The concept of the yen was a component of the Meiji government's modernization program of Japan's economy; which postulated the pursuit of a uniform currency throughout the country modeled after the European decimal currency system.
Before the Meiji Restoration, Japan's feudal fiefs all issued their own money, hansatsu, in an array of incompatible denominations. The New Currency Act of 1871 did away with these and established the yen, which was defined as 1.5 g (0.048 troy ounces) of gold, or 24.26 g (0.780 troy ounces) of silver, as the new decimal currency. The former han (fiefs) became prefectures and their mints private chartered banks, which initially retained the right to print money. To bring an end to this situation the Bank of Japan was founded in 1882 and given a monopoly on controlling the money supply.Following World War II the yen lost much of its prewar value. To stabilize the Japanese economy the exchange rate of the yen was fixed at ¥360 per $1 as part of the Bretton Woods system. When that system was abandoned in 1971, the yen became undervalued and was allowed to float. The yen had appreciated to a peak of ¥271 per $1 in 1973, then underwent periods of depreciation and appreciation due to the 1973 oil crisis, arriving at a value of ¥227 per $1 by 1980.
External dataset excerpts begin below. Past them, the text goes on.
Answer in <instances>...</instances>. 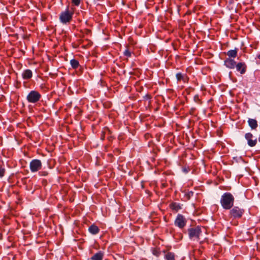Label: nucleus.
Returning a JSON list of instances; mask_svg holds the SVG:
<instances>
[{"label":"nucleus","mask_w":260,"mask_h":260,"mask_svg":"<svg viewBox=\"0 0 260 260\" xmlns=\"http://www.w3.org/2000/svg\"><path fill=\"white\" fill-rule=\"evenodd\" d=\"M105 139V133L102 132V135H101V139L104 140Z\"/></svg>","instance_id":"c85d7f7f"},{"label":"nucleus","mask_w":260,"mask_h":260,"mask_svg":"<svg viewBox=\"0 0 260 260\" xmlns=\"http://www.w3.org/2000/svg\"><path fill=\"white\" fill-rule=\"evenodd\" d=\"M176 77L178 82L182 80L184 83H187L189 80L188 77L185 74L177 73L176 75Z\"/></svg>","instance_id":"f8f14e48"},{"label":"nucleus","mask_w":260,"mask_h":260,"mask_svg":"<svg viewBox=\"0 0 260 260\" xmlns=\"http://www.w3.org/2000/svg\"><path fill=\"white\" fill-rule=\"evenodd\" d=\"M248 123L251 129H254L257 127V121L254 119L249 118Z\"/></svg>","instance_id":"a211bd4d"},{"label":"nucleus","mask_w":260,"mask_h":260,"mask_svg":"<svg viewBox=\"0 0 260 260\" xmlns=\"http://www.w3.org/2000/svg\"><path fill=\"white\" fill-rule=\"evenodd\" d=\"M257 58L260 59V54L257 55Z\"/></svg>","instance_id":"c756f323"},{"label":"nucleus","mask_w":260,"mask_h":260,"mask_svg":"<svg viewBox=\"0 0 260 260\" xmlns=\"http://www.w3.org/2000/svg\"><path fill=\"white\" fill-rule=\"evenodd\" d=\"M235 198L233 195L229 192H224L221 197L220 203L225 210L231 209L234 206Z\"/></svg>","instance_id":"f257e3e1"},{"label":"nucleus","mask_w":260,"mask_h":260,"mask_svg":"<svg viewBox=\"0 0 260 260\" xmlns=\"http://www.w3.org/2000/svg\"><path fill=\"white\" fill-rule=\"evenodd\" d=\"M162 252L165 254L164 258L166 260H175L176 255L173 252H171L168 250H164Z\"/></svg>","instance_id":"9d476101"},{"label":"nucleus","mask_w":260,"mask_h":260,"mask_svg":"<svg viewBox=\"0 0 260 260\" xmlns=\"http://www.w3.org/2000/svg\"><path fill=\"white\" fill-rule=\"evenodd\" d=\"M238 48H235L234 50H230L226 53V54L228 56V58H235L237 57L238 54Z\"/></svg>","instance_id":"2eb2a0df"},{"label":"nucleus","mask_w":260,"mask_h":260,"mask_svg":"<svg viewBox=\"0 0 260 260\" xmlns=\"http://www.w3.org/2000/svg\"><path fill=\"white\" fill-rule=\"evenodd\" d=\"M29 168L31 172L35 173L40 170L42 168V162L38 159H32L29 164Z\"/></svg>","instance_id":"0eeeda50"},{"label":"nucleus","mask_w":260,"mask_h":260,"mask_svg":"<svg viewBox=\"0 0 260 260\" xmlns=\"http://www.w3.org/2000/svg\"><path fill=\"white\" fill-rule=\"evenodd\" d=\"M5 173H6L5 169L2 167H0V178H3L5 176Z\"/></svg>","instance_id":"5701e85b"},{"label":"nucleus","mask_w":260,"mask_h":260,"mask_svg":"<svg viewBox=\"0 0 260 260\" xmlns=\"http://www.w3.org/2000/svg\"><path fill=\"white\" fill-rule=\"evenodd\" d=\"M123 54L125 56L127 57H131V52L128 49H126L124 52Z\"/></svg>","instance_id":"b1692460"},{"label":"nucleus","mask_w":260,"mask_h":260,"mask_svg":"<svg viewBox=\"0 0 260 260\" xmlns=\"http://www.w3.org/2000/svg\"><path fill=\"white\" fill-rule=\"evenodd\" d=\"M104 257V253L102 251H99L94 254L90 258L91 260H103Z\"/></svg>","instance_id":"f3484780"},{"label":"nucleus","mask_w":260,"mask_h":260,"mask_svg":"<svg viewBox=\"0 0 260 260\" xmlns=\"http://www.w3.org/2000/svg\"><path fill=\"white\" fill-rule=\"evenodd\" d=\"M81 0H72V3L76 6H79Z\"/></svg>","instance_id":"393cba45"},{"label":"nucleus","mask_w":260,"mask_h":260,"mask_svg":"<svg viewBox=\"0 0 260 260\" xmlns=\"http://www.w3.org/2000/svg\"><path fill=\"white\" fill-rule=\"evenodd\" d=\"M229 217L234 219H238L241 218L245 210L243 208H241L238 206H234L230 209Z\"/></svg>","instance_id":"7ed1b4c3"},{"label":"nucleus","mask_w":260,"mask_h":260,"mask_svg":"<svg viewBox=\"0 0 260 260\" xmlns=\"http://www.w3.org/2000/svg\"><path fill=\"white\" fill-rule=\"evenodd\" d=\"M48 172L46 171L39 172V175L41 176H46L48 175Z\"/></svg>","instance_id":"a878e982"},{"label":"nucleus","mask_w":260,"mask_h":260,"mask_svg":"<svg viewBox=\"0 0 260 260\" xmlns=\"http://www.w3.org/2000/svg\"><path fill=\"white\" fill-rule=\"evenodd\" d=\"M193 101L195 103L201 105L202 103L201 100L200 99L198 94H196L193 97Z\"/></svg>","instance_id":"4be33fe9"},{"label":"nucleus","mask_w":260,"mask_h":260,"mask_svg":"<svg viewBox=\"0 0 260 260\" xmlns=\"http://www.w3.org/2000/svg\"><path fill=\"white\" fill-rule=\"evenodd\" d=\"M143 98L146 101H149L151 98V96L149 94H147L144 96Z\"/></svg>","instance_id":"bb28decb"},{"label":"nucleus","mask_w":260,"mask_h":260,"mask_svg":"<svg viewBox=\"0 0 260 260\" xmlns=\"http://www.w3.org/2000/svg\"><path fill=\"white\" fill-rule=\"evenodd\" d=\"M70 64H71L72 68L75 70L78 69L79 66V61L75 59H71L70 60Z\"/></svg>","instance_id":"6ab92c4d"},{"label":"nucleus","mask_w":260,"mask_h":260,"mask_svg":"<svg viewBox=\"0 0 260 260\" xmlns=\"http://www.w3.org/2000/svg\"><path fill=\"white\" fill-rule=\"evenodd\" d=\"M42 117V115H37L36 118L37 120H40L41 119V117Z\"/></svg>","instance_id":"cd10ccee"},{"label":"nucleus","mask_w":260,"mask_h":260,"mask_svg":"<svg viewBox=\"0 0 260 260\" xmlns=\"http://www.w3.org/2000/svg\"><path fill=\"white\" fill-rule=\"evenodd\" d=\"M224 64L226 68L230 69H233L235 68L236 62L234 59L226 58L224 61Z\"/></svg>","instance_id":"1a4fd4ad"},{"label":"nucleus","mask_w":260,"mask_h":260,"mask_svg":"<svg viewBox=\"0 0 260 260\" xmlns=\"http://www.w3.org/2000/svg\"><path fill=\"white\" fill-rule=\"evenodd\" d=\"M41 94L36 90L30 91L26 96V100L28 103H36L41 98Z\"/></svg>","instance_id":"39448f33"},{"label":"nucleus","mask_w":260,"mask_h":260,"mask_svg":"<svg viewBox=\"0 0 260 260\" xmlns=\"http://www.w3.org/2000/svg\"><path fill=\"white\" fill-rule=\"evenodd\" d=\"M194 192L192 191H188L185 193V198L187 200H189L190 198L193 196Z\"/></svg>","instance_id":"412c9836"},{"label":"nucleus","mask_w":260,"mask_h":260,"mask_svg":"<svg viewBox=\"0 0 260 260\" xmlns=\"http://www.w3.org/2000/svg\"><path fill=\"white\" fill-rule=\"evenodd\" d=\"M22 77L24 80L30 79L32 77V72L29 69L25 70L22 73Z\"/></svg>","instance_id":"4468645a"},{"label":"nucleus","mask_w":260,"mask_h":260,"mask_svg":"<svg viewBox=\"0 0 260 260\" xmlns=\"http://www.w3.org/2000/svg\"><path fill=\"white\" fill-rule=\"evenodd\" d=\"M151 251L152 254L156 256V257H158L161 254V251L160 250V249L159 248H152L151 249Z\"/></svg>","instance_id":"aec40b11"},{"label":"nucleus","mask_w":260,"mask_h":260,"mask_svg":"<svg viewBox=\"0 0 260 260\" xmlns=\"http://www.w3.org/2000/svg\"><path fill=\"white\" fill-rule=\"evenodd\" d=\"M235 68L236 70L241 74H244L246 72V65L244 62H240L236 63Z\"/></svg>","instance_id":"9b49d317"},{"label":"nucleus","mask_w":260,"mask_h":260,"mask_svg":"<svg viewBox=\"0 0 260 260\" xmlns=\"http://www.w3.org/2000/svg\"><path fill=\"white\" fill-rule=\"evenodd\" d=\"M169 207L172 210L177 212L182 209V205L176 202H172L169 205Z\"/></svg>","instance_id":"ddd939ff"},{"label":"nucleus","mask_w":260,"mask_h":260,"mask_svg":"<svg viewBox=\"0 0 260 260\" xmlns=\"http://www.w3.org/2000/svg\"><path fill=\"white\" fill-rule=\"evenodd\" d=\"M253 135L250 133H247L245 135V138L247 141V144L250 147H254L256 145L257 139H252Z\"/></svg>","instance_id":"6e6552de"},{"label":"nucleus","mask_w":260,"mask_h":260,"mask_svg":"<svg viewBox=\"0 0 260 260\" xmlns=\"http://www.w3.org/2000/svg\"><path fill=\"white\" fill-rule=\"evenodd\" d=\"M73 15L74 11L70 10L68 7L64 11L60 13L59 17V21L61 23L64 24L70 23L72 20Z\"/></svg>","instance_id":"f03ea898"},{"label":"nucleus","mask_w":260,"mask_h":260,"mask_svg":"<svg viewBox=\"0 0 260 260\" xmlns=\"http://www.w3.org/2000/svg\"><path fill=\"white\" fill-rule=\"evenodd\" d=\"M89 233L92 235H96L100 232V229L98 226L94 224H91L88 228Z\"/></svg>","instance_id":"dca6fc26"},{"label":"nucleus","mask_w":260,"mask_h":260,"mask_svg":"<svg viewBox=\"0 0 260 260\" xmlns=\"http://www.w3.org/2000/svg\"><path fill=\"white\" fill-rule=\"evenodd\" d=\"M188 234L189 238L190 239L200 240V237L202 234L201 228L200 226H197L193 228H190L188 229Z\"/></svg>","instance_id":"20e7f679"},{"label":"nucleus","mask_w":260,"mask_h":260,"mask_svg":"<svg viewBox=\"0 0 260 260\" xmlns=\"http://www.w3.org/2000/svg\"><path fill=\"white\" fill-rule=\"evenodd\" d=\"M186 218L181 214H178L174 220L175 226L180 229H183L186 226Z\"/></svg>","instance_id":"423d86ee"}]
</instances>
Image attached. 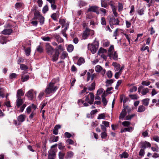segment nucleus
<instances>
[{
  "instance_id": "24",
  "label": "nucleus",
  "mask_w": 159,
  "mask_h": 159,
  "mask_svg": "<svg viewBox=\"0 0 159 159\" xmlns=\"http://www.w3.org/2000/svg\"><path fill=\"white\" fill-rule=\"evenodd\" d=\"M146 109L145 107L143 105H140L139 106L138 109V112H142L144 111Z\"/></svg>"
},
{
  "instance_id": "10",
  "label": "nucleus",
  "mask_w": 159,
  "mask_h": 159,
  "mask_svg": "<svg viewBox=\"0 0 159 159\" xmlns=\"http://www.w3.org/2000/svg\"><path fill=\"white\" fill-rule=\"evenodd\" d=\"M59 22L60 24L61 25L62 28H63L65 26V24H66V26L65 27V29H64L65 30H66L68 28L69 24L67 23H66L65 20L63 19H60L59 20Z\"/></svg>"
},
{
  "instance_id": "29",
  "label": "nucleus",
  "mask_w": 159,
  "mask_h": 159,
  "mask_svg": "<svg viewBox=\"0 0 159 159\" xmlns=\"http://www.w3.org/2000/svg\"><path fill=\"white\" fill-rule=\"evenodd\" d=\"M95 82H93L91 84V85L90 86H89L88 89V90L90 91H92L95 88Z\"/></svg>"
},
{
  "instance_id": "49",
  "label": "nucleus",
  "mask_w": 159,
  "mask_h": 159,
  "mask_svg": "<svg viewBox=\"0 0 159 159\" xmlns=\"http://www.w3.org/2000/svg\"><path fill=\"white\" fill-rule=\"evenodd\" d=\"M129 96L132 99H137L139 98L137 94L130 95Z\"/></svg>"
},
{
  "instance_id": "61",
  "label": "nucleus",
  "mask_w": 159,
  "mask_h": 159,
  "mask_svg": "<svg viewBox=\"0 0 159 159\" xmlns=\"http://www.w3.org/2000/svg\"><path fill=\"white\" fill-rule=\"evenodd\" d=\"M144 153L145 152L144 151V149L143 148L140 150L139 153V155L140 156H144Z\"/></svg>"
},
{
  "instance_id": "31",
  "label": "nucleus",
  "mask_w": 159,
  "mask_h": 159,
  "mask_svg": "<svg viewBox=\"0 0 159 159\" xmlns=\"http://www.w3.org/2000/svg\"><path fill=\"white\" fill-rule=\"evenodd\" d=\"M120 156L121 158H126L128 157L129 154L127 152H124L121 154H120Z\"/></svg>"
},
{
  "instance_id": "52",
  "label": "nucleus",
  "mask_w": 159,
  "mask_h": 159,
  "mask_svg": "<svg viewBox=\"0 0 159 159\" xmlns=\"http://www.w3.org/2000/svg\"><path fill=\"white\" fill-rule=\"evenodd\" d=\"M48 10V7L47 5H46L44 7L43 9V13H46Z\"/></svg>"
},
{
  "instance_id": "26",
  "label": "nucleus",
  "mask_w": 159,
  "mask_h": 159,
  "mask_svg": "<svg viewBox=\"0 0 159 159\" xmlns=\"http://www.w3.org/2000/svg\"><path fill=\"white\" fill-rule=\"evenodd\" d=\"M84 60L82 57H80L78 59L77 64L80 66L84 62Z\"/></svg>"
},
{
  "instance_id": "23",
  "label": "nucleus",
  "mask_w": 159,
  "mask_h": 159,
  "mask_svg": "<svg viewBox=\"0 0 159 159\" xmlns=\"http://www.w3.org/2000/svg\"><path fill=\"white\" fill-rule=\"evenodd\" d=\"M59 53L56 52L55 53L52 57V61H56L58 59Z\"/></svg>"
},
{
  "instance_id": "35",
  "label": "nucleus",
  "mask_w": 159,
  "mask_h": 159,
  "mask_svg": "<svg viewBox=\"0 0 159 159\" xmlns=\"http://www.w3.org/2000/svg\"><path fill=\"white\" fill-rule=\"evenodd\" d=\"M51 4V7L52 9L53 10H55L57 8V5L56 4V2H52L51 1V3H50Z\"/></svg>"
},
{
  "instance_id": "19",
  "label": "nucleus",
  "mask_w": 159,
  "mask_h": 159,
  "mask_svg": "<svg viewBox=\"0 0 159 159\" xmlns=\"http://www.w3.org/2000/svg\"><path fill=\"white\" fill-rule=\"evenodd\" d=\"M33 90L32 89L28 91L27 93L26 94L27 97L30 100H32L33 98Z\"/></svg>"
},
{
  "instance_id": "64",
  "label": "nucleus",
  "mask_w": 159,
  "mask_h": 159,
  "mask_svg": "<svg viewBox=\"0 0 159 159\" xmlns=\"http://www.w3.org/2000/svg\"><path fill=\"white\" fill-rule=\"evenodd\" d=\"M153 139L155 141L157 142H159V137L157 136H154L153 137Z\"/></svg>"
},
{
  "instance_id": "2",
  "label": "nucleus",
  "mask_w": 159,
  "mask_h": 159,
  "mask_svg": "<svg viewBox=\"0 0 159 159\" xmlns=\"http://www.w3.org/2000/svg\"><path fill=\"white\" fill-rule=\"evenodd\" d=\"M98 46V42L95 41L92 44L89 43L88 44V48L93 54H94L96 52Z\"/></svg>"
},
{
  "instance_id": "30",
  "label": "nucleus",
  "mask_w": 159,
  "mask_h": 159,
  "mask_svg": "<svg viewBox=\"0 0 159 159\" xmlns=\"http://www.w3.org/2000/svg\"><path fill=\"white\" fill-rule=\"evenodd\" d=\"M107 52V50L102 48H100L98 51V54L99 55H101V54H103L104 53H106Z\"/></svg>"
},
{
  "instance_id": "15",
  "label": "nucleus",
  "mask_w": 159,
  "mask_h": 159,
  "mask_svg": "<svg viewBox=\"0 0 159 159\" xmlns=\"http://www.w3.org/2000/svg\"><path fill=\"white\" fill-rule=\"evenodd\" d=\"M23 100L21 98H17L16 100V105L18 108L22 105L23 103Z\"/></svg>"
},
{
  "instance_id": "39",
  "label": "nucleus",
  "mask_w": 159,
  "mask_h": 159,
  "mask_svg": "<svg viewBox=\"0 0 159 159\" xmlns=\"http://www.w3.org/2000/svg\"><path fill=\"white\" fill-rule=\"evenodd\" d=\"M114 52L113 46L111 45L108 50V55Z\"/></svg>"
},
{
  "instance_id": "44",
  "label": "nucleus",
  "mask_w": 159,
  "mask_h": 159,
  "mask_svg": "<svg viewBox=\"0 0 159 159\" xmlns=\"http://www.w3.org/2000/svg\"><path fill=\"white\" fill-rule=\"evenodd\" d=\"M102 68L99 65L97 66L95 68V71L97 72H100L102 70Z\"/></svg>"
},
{
  "instance_id": "21",
  "label": "nucleus",
  "mask_w": 159,
  "mask_h": 159,
  "mask_svg": "<svg viewBox=\"0 0 159 159\" xmlns=\"http://www.w3.org/2000/svg\"><path fill=\"white\" fill-rule=\"evenodd\" d=\"M24 95V93L22 90L21 89H19L17 91L16 98H21V97L23 96Z\"/></svg>"
},
{
  "instance_id": "8",
  "label": "nucleus",
  "mask_w": 159,
  "mask_h": 159,
  "mask_svg": "<svg viewBox=\"0 0 159 159\" xmlns=\"http://www.w3.org/2000/svg\"><path fill=\"white\" fill-rule=\"evenodd\" d=\"M140 144L141 145V148L143 149H145L148 148H150L151 147V143L147 141L141 142Z\"/></svg>"
},
{
  "instance_id": "51",
  "label": "nucleus",
  "mask_w": 159,
  "mask_h": 159,
  "mask_svg": "<svg viewBox=\"0 0 159 159\" xmlns=\"http://www.w3.org/2000/svg\"><path fill=\"white\" fill-rule=\"evenodd\" d=\"M20 68L22 70H27L28 69V67L26 65L24 64H21L20 65Z\"/></svg>"
},
{
  "instance_id": "62",
  "label": "nucleus",
  "mask_w": 159,
  "mask_h": 159,
  "mask_svg": "<svg viewBox=\"0 0 159 159\" xmlns=\"http://www.w3.org/2000/svg\"><path fill=\"white\" fill-rule=\"evenodd\" d=\"M102 123L106 127H107L109 126V123L108 121H103L102 122Z\"/></svg>"
},
{
  "instance_id": "32",
  "label": "nucleus",
  "mask_w": 159,
  "mask_h": 159,
  "mask_svg": "<svg viewBox=\"0 0 159 159\" xmlns=\"http://www.w3.org/2000/svg\"><path fill=\"white\" fill-rule=\"evenodd\" d=\"M101 5L102 7L106 8L108 6V4L105 0H101Z\"/></svg>"
},
{
  "instance_id": "50",
  "label": "nucleus",
  "mask_w": 159,
  "mask_h": 159,
  "mask_svg": "<svg viewBox=\"0 0 159 159\" xmlns=\"http://www.w3.org/2000/svg\"><path fill=\"white\" fill-rule=\"evenodd\" d=\"M17 75L15 73H12L10 74L9 78L10 79H15L17 77Z\"/></svg>"
},
{
  "instance_id": "34",
  "label": "nucleus",
  "mask_w": 159,
  "mask_h": 159,
  "mask_svg": "<svg viewBox=\"0 0 159 159\" xmlns=\"http://www.w3.org/2000/svg\"><path fill=\"white\" fill-rule=\"evenodd\" d=\"M65 155L64 152H60L58 154L59 159H64Z\"/></svg>"
},
{
  "instance_id": "7",
  "label": "nucleus",
  "mask_w": 159,
  "mask_h": 159,
  "mask_svg": "<svg viewBox=\"0 0 159 159\" xmlns=\"http://www.w3.org/2000/svg\"><path fill=\"white\" fill-rule=\"evenodd\" d=\"M120 20L118 18H111L109 20V23L116 25H119Z\"/></svg>"
},
{
  "instance_id": "6",
  "label": "nucleus",
  "mask_w": 159,
  "mask_h": 159,
  "mask_svg": "<svg viewBox=\"0 0 159 159\" xmlns=\"http://www.w3.org/2000/svg\"><path fill=\"white\" fill-rule=\"evenodd\" d=\"M142 89V91L141 93L142 95H145L147 93L149 92V89L148 88H146L143 89V87L142 86H141L138 88V92L140 93Z\"/></svg>"
},
{
  "instance_id": "12",
  "label": "nucleus",
  "mask_w": 159,
  "mask_h": 159,
  "mask_svg": "<svg viewBox=\"0 0 159 159\" xmlns=\"http://www.w3.org/2000/svg\"><path fill=\"white\" fill-rule=\"evenodd\" d=\"M133 128L131 127H129L128 128H122L121 129L120 132L122 133L127 131L131 132L133 130Z\"/></svg>"
},
{
  "instance_id": "16",
  "label": "nucleus",
  "mask_w": 159,
  "mask_h": 159,
  "mask_svg": "<svg viewBox=\"0 0 159 159\" xmlns=\"http://www.w3.org/2000/svg\"><path fill=\"white\" fill-rule=\"evenodd\" d=\"M87 81H88L90 79H91V80H93L95 77L96 76V75L94 74H93L92 75L89 72H88L87 73Z\"/></svg>"
},
{
  "instance_id": "36",
  "label": "nucleus",
  "mask_w": 159,
  "mask_h": 159,
  "mask_svg": "<svg viewBox=\"0 0 159 159\" xmlns=\"http://www.w3.org/2000/svg\"><path fill=\"white\" fill-rule=\"evenodd\" d=\"M36 50L37 52L41 53L43 52V49L41 46L39 45L37 47Z\"/></svg>"
},
{
  "instance_id": "42",
  "label": "nucleus",
  "mask_w": 159,
  "mask_h": 159,
  "mask_svg": "<svg viewBox=\"0 0 159 159\" xmlns=\"http://www.w3.org/2000/svg\"><path fill=\"white\" fill-rule=\"evenodd\" d=\"M87 5V3L83 1L80 0L79 1V5L81 7Z\"/></svg>"
},
{
  "instance_id": "53",
  "label": "nucleus",
  "mask_w": 159,
  "mask_h": 159,
  "mask_svg": "<svg viewBox=\"0 0 159 159\" xmlns=\"http://www.w3.org/2000/svg\"><path fill=\"white\" fill-rule=\"evenodd\" d=\"M78 102L79 104H80V103L83 104V105L84 107H87L89 106V104L88 103L86 102L84 103V101L81 99L79 100L78 101Z\"/></svg>"
},
{
  "instance_id": "14",
  "label": "nucleus",
  "mask_w": 159,
  "mask_h": 159,
  "mask_svg": "<svg viewBox=\"0 0 159 159\" xmlns=\"http://www.w3.org/2000/svg\"><path fill=\"white\" fill-rule=\"evenodd\" d=\"M37 14V16H38L37 18L39 19V22L40 23V24L42 25L43 24L44 22V17L41 15L39 13H36Z\"/></svg>"
},
{
  "instance_id": "58",
  "label": "nucleus",
  "mask_w": 159,
  "mask_h": 159,
  "mask_svg": "<svg viewBox=\"0 0 159 159\" xmlns=\"http://www.w3.org/2000/svg\"><path fill=\"white\" fill-rule=\"evenodd\" d=\"M4 90L3 89L1 88H0V96L2 98H4Z\"/></svg>"
},
{
  "instance_id": "56",
  "label": "nucleus",
  "mask_w": 159,
  "mask_h": 159,
  "mask_svg": "<svg viewBox=\"0 0 159 159\" xmlns=\"http://www.w3.org/2000/svg\"><path fill=\"white\" fill-rule=\"evenodd\" d=\"M105 114L103 113L101 114H100L98 117V119H105Z\"/></svg>"
},
{
  "instance_id": "63",
  "label": "nucleus",
  "mask_w": 159,
  "mask_h": 159,
  "mask_svg": "<svg viewBox=\"0 0 159 159\" xmlns=\"http://www.w3.org/2000/svg\"><path fill=\"white\" fill-rule=\"evenodd\" d=\"M150 82L149 81H143L142 83V84L143 85L148 86L150 85Z\"/></svg>"
},
{
  "instance_id": "60",
  "label": "nucleus",
  "mask_w": 159,
  "mask_h": 159,
  "mask_svg": "<svg viewBox=\"0 0 159 159\" xmlns=\"http://www.w3.org/2000/svg\"><path fill=\"white\" fill-rule=\"evenodd\" d=\"M107 77L109 78H111L112 76V73L111 71L110 70H109L108 71L107 73Z\"/></svg>"
},
{
  "instance_id": "9",
  "label": "nucleus",
  "mask_w": 159,
  "mask_h": 159,
  "mask_svg": "<svg viewBox=\"0 0 159 159\" xmlns=\"http://www.w3.org/2000/svg\"><path fill=\"white\" fill-rule=\"evenodd\" d=\"M110 59H113L116 61L118 59V55L116 52H112L111 54L108 55Z\"/></svg>"
},
{
  "instance_id": "40",
  "label": "nucleus",
  "mask_w": 159,
  "mask_h": 159,
  "mask_svg": "<svg viewBox=\"0 0 159 159\" xmlns=\"http://www.w3.org/2000/svg\"><path fill=\"white\" fill-rule=\"evenodd\" d=\"M57 12L56 13H54L51 16L52 18L54 20H56L57 19Z\"/></svg>"
},
{
  "instance_id": "48",
  "label": "nucleus",
  "mask_w": 159,
  "mask_h": 159,
  "mask_svg": "<svg viewBox=\"0 0 159 159\" xmlns=\"http://www.w3.org/2000/svg\"><path fill=\"white\" fill-rule=\"evenodd\" d=\"M67 55V53L66 52H62L61 57L62 59H63L66 57Z\"/></svg>"
},
{
  "instance_id": "46",
  "label": "nucleus",
  "mask_w": 159,
  "mask_h": 159,
  "mask_svg": "<svg viewBox=\"0 0 159 159\" xmlns=\"http://www.w3.org/2000/svg\"><path fill=\"white\" fill-rule=\"evenodd\" d=\"M26 55L27 56H29L30 55L31 52V49L30 48H28L25 50Z\"/></svg>"
},
{
  "instance_id": "55",
  "label": "nucleus",
  "mask_w": 159,
  "mask_h": 159,
  "mask_svg": "<svg viewBox=\"0 0 159 159\" xmlns=\"http://www.w3.org/2000/svg\"><path fill=\"white\" fill-rule=\"evenodd\" d=\"M123 5L122 3H119L118 4V10L119 11H121L123 10Z\"/></svg>"
},
{
  "instance_id": "1",
  "label": "nucleus",
  "mask_w": 159,
  "mask_h": 159,
  "mask_svg": "<svg viewBox=\"0 0 159 159\" xmlns=\"http://www.w3.org/2000/svg\"><path fill=\"white\" fill-rule=\"evenodd\" d=\"M58 88V87L54 83L51 82L48 85L44 91L46 94H48L54 93Z\"/></svg>"
},
{
  "instance_id": "59",
  "label": "nucleus",
  "mask_w": 159,
  "mask_h": 159,
  "mask_svg": "<svg viewBox=\"0 0 159 159\" xmlns=\"http://www.w3.org/2000/svg\"><path fill=\"white\" fill-rule=\"evenodd\" d=\"M137 90V87L136 86H133L130 88L129 90V92L131 93L136 91Z\"/></svg>"
},
{
  "instance_id": "11",
  "label": "nucleus",
  "mask_w": 159,
  "mask_h": 159,
  "mask_svg": "<svg viewBox=\"0 0 159 159\" xmlns=\"http://www.w3.org/2000/svg\"><path fill=\"white\" fill-rule=\"evenodd\" d=\"M127 110H128V109L127 107H126L122 110V112L120 114V116H119L120 119H123L124 118L127 114L126 111Z\"/></svg>"
},
{
  "instance_id": "25",
  "label": "nucleus",
  "mask_w": 159,
  "mask_h": 159,
  "mask_svg": "<svg viewBox=\"0 0 159 159\" xmlns=\"http://www.w3.org/2000/svg\"><path fill=\"white\" fill-rule=\"evenodd\" d=\"M73 155L74 153L72 152H68L67 153V155L66 156V159L71 158L73 157Z\"/></svg>"
},
{
  "instance_id": "5",
  "label": "nucleus",
  "mask_w": 159,
  "mask_h": 159,
  "mask_svg": "<svg viewBox=\"0 0 159 159\" xmlns=\"http://www.w3.org/2000/svg\"><path fill=\"white\" fill-rule=\"evenodd\" d=\"M98 7L97 6H90L87 10V12L93 11L96 12L97 14H99V12L98 11Z\"/></svg>"
},
{
  "instance_id": "37",
  "label": "nucleus",
  "mask_w": 159,
  "mask_h": 159,
  "mask_svg": "<svg viewBox=\"0 0 159 159\" xmlns=\"http://www.w3.org/2000/svg\"><path fill=\"white\" fill-rule=\"evenodd\" d=\"M121 124L124 126L128 127L130 125L131 123L129 121H125L122 122Z\"/></svg>"
},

Since 1973, the Japanese government has maintained a policy of currency intervention, and the yen is therefore under a "dirty float" regime. This intervention continues to this day. The Japanese government focuses on a competitive export market, and tries to ensure a low yen value through a trade surplus. The Plaza Accord of 1985 temporarily changed this situation from its average of ¥239 per US$1 in 1985 to ¥128 in 1988 and led to a peak value of ¥80 against the U.S. dollar in 1995, effectively increasing the value of Japan’s GDP to almost that of the United States. Since that time, however, the yen has greatly decreased in value. The Bank of Japan maintains a policy of zero to near-zero interest rates and the Japanese government has previously had an extreme anti-inflation policy.